Een belangrijke bevinding was dat het totale aantal D2-receptoren lager was bij obesitas dan bij magere ratten. Ook daalden de D2-receptorniveaus met de leeftijd, maar deze daling was aanzienlijk afgezwakt bij ratten met beperkte voedselwaarde in vergelijking met die welke vrije toegang tot voedsel kregen. Deze verzwakking was het duidelijkst bij de zwaarlijvige ratten.

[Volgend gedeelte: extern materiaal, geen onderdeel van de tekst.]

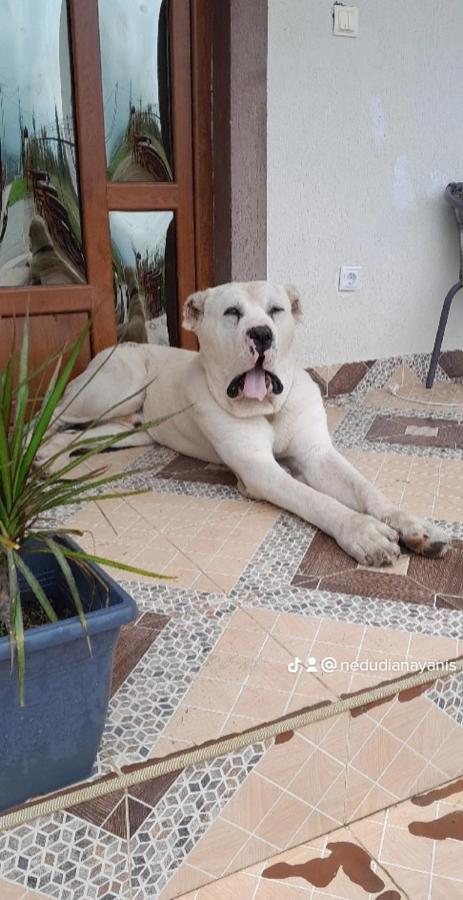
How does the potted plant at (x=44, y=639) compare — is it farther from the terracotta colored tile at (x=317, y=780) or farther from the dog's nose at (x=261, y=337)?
the dog's nose at (x=261, y=337)

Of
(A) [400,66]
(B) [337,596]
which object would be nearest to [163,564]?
(B) [337,596]

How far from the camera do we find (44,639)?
982 mm

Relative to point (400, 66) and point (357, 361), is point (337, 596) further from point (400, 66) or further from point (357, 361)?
point (400, 66)

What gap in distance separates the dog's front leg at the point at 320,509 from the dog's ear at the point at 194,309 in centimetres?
45

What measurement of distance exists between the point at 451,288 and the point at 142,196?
5.05ft

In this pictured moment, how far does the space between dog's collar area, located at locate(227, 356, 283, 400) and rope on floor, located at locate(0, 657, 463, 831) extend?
43.0 inches

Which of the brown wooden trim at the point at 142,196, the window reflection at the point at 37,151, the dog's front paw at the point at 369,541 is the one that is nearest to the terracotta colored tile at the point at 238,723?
the dog's front paw at the point at 369,541

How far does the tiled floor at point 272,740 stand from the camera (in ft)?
3.59

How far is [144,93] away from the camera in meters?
2.96

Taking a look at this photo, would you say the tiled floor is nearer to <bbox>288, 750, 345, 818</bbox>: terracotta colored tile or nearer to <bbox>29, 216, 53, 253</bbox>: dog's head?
<bbox>288, 750, 345, 818</bbox>: terracotta colored tile

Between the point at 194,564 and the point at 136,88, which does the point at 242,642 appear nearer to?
the point at 194,564

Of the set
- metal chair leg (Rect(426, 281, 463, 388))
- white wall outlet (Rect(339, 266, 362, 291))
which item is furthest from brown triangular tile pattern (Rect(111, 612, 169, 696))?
metal chair leg (Rect(426, 281, 463, 388))

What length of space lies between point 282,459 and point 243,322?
1.59 feet

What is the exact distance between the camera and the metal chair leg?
353 cm
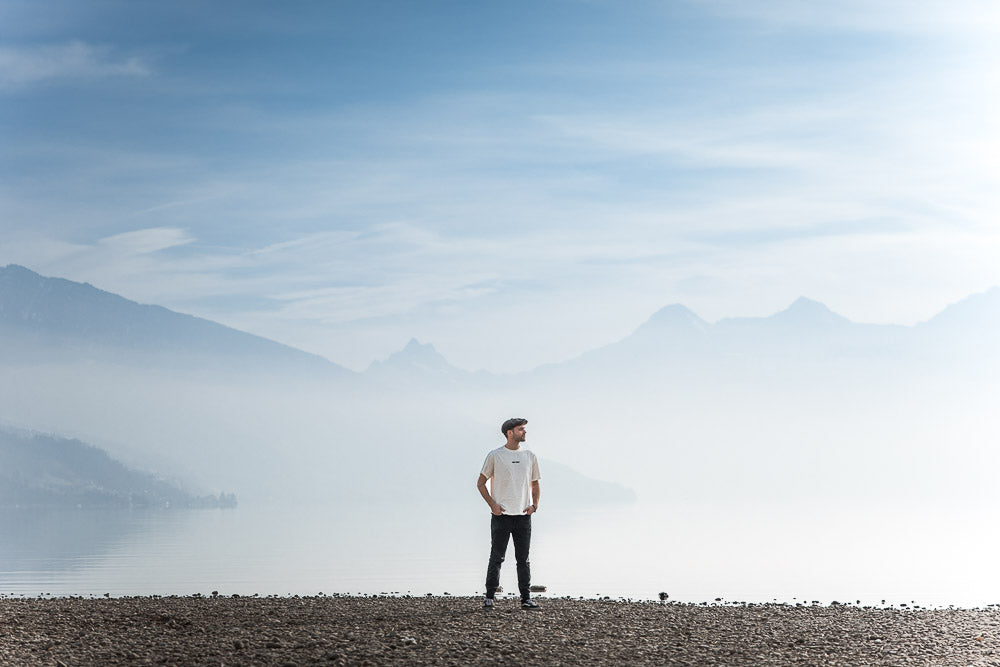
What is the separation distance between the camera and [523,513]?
647 inches

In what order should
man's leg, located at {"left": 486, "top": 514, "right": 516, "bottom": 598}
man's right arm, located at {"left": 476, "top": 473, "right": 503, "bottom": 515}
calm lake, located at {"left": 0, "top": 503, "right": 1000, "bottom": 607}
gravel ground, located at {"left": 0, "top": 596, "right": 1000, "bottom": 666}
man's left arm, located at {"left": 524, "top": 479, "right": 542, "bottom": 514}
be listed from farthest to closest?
1. calm lake, located at {"left": 0, "top": 503, "right": 1000, "bottom": 607}
2. man's left arm, located at {"left": 524, "top": 479, "right": 542, "bottom": 514}
3. man's leg, located at {"left": 486, "top": 514, "right": 516, "bottom": 598}
4. man's right arm, located at {"left": 476, "top": 473, "right": 503, "bottom": 515}
5. gravel ground, located at {"left": 0, "top": 596, "right": 1000, "bottom": 666}

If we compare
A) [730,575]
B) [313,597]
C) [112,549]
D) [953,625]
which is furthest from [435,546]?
[953,625]

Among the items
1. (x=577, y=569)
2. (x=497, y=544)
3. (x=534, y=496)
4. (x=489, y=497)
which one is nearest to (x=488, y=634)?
(x=497, y=544)

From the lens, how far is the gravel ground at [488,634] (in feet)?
42.2

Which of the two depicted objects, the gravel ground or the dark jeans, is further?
the dark jeans

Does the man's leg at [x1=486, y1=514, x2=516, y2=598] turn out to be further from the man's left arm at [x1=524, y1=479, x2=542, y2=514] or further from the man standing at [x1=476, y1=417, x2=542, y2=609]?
the man's left arm at [x1=524, y1=479, x2=542, y2=514]

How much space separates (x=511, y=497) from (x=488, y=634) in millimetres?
2908

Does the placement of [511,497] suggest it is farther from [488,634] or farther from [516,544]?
[488,634]

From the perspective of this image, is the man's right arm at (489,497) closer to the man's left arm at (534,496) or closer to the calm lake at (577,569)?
the man's left arm at (534,496)

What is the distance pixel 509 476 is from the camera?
16250 millimetres

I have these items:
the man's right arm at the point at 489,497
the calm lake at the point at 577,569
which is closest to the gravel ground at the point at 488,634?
the man's right arm at the point at 489,497

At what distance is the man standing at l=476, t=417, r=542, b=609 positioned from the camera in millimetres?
16250

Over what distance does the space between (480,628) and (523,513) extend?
104 inches

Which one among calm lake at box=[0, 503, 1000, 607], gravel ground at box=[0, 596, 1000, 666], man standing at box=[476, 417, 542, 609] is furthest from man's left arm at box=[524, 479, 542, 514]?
calm lake at box=[0, 503, 1000, 607]
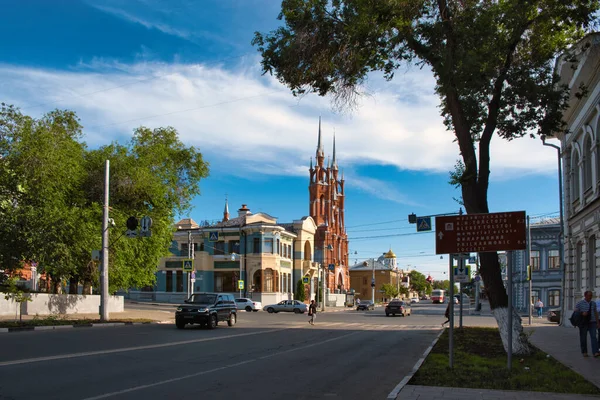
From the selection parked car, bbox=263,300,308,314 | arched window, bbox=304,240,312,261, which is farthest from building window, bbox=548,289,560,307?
arched window, bbox=304,240,312,261

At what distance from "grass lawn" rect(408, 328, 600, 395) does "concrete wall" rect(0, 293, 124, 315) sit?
2350 cm

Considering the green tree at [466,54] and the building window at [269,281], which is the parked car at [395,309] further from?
the green tree at [466,54]

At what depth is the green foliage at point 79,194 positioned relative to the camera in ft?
93.4

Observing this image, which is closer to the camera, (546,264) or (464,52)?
(464,52)

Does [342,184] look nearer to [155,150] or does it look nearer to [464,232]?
[155,150]

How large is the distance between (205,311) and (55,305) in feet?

Een andere belangrijke bevinding was dat de beschikbaarheid van de D2-receptor - dat wil zeggen, het aantal receptoren dat beschikbaar is voor het binden van dopamine - groter was op volwassen leeftijd bij de zwaarlijvige ratten in vergelijking met de magere ratten. Dit suggereert dat de afgifte van dopamine wellicht significant was afgenomen met de leeftijd bij de zwaarlijvige onbeperkte dieren, meer dan bij de beperkte dieren of de magere ratten. De mogelijkheid van een lagere afgifte van dopamine bij obese proefpersonen wordt momenteel onderzocht, zeggen de onderzoekers.

Dit onderzoek werd gefinancierd door het Office of Biological and Environmental Research binnen het Office of Science van het Amerikaanse Department of Energy en door het Intramural Research Program van het National Institute on Alcohol Abuse and Alcoholism, dat deel uitmaakt van de National Institutes of Health.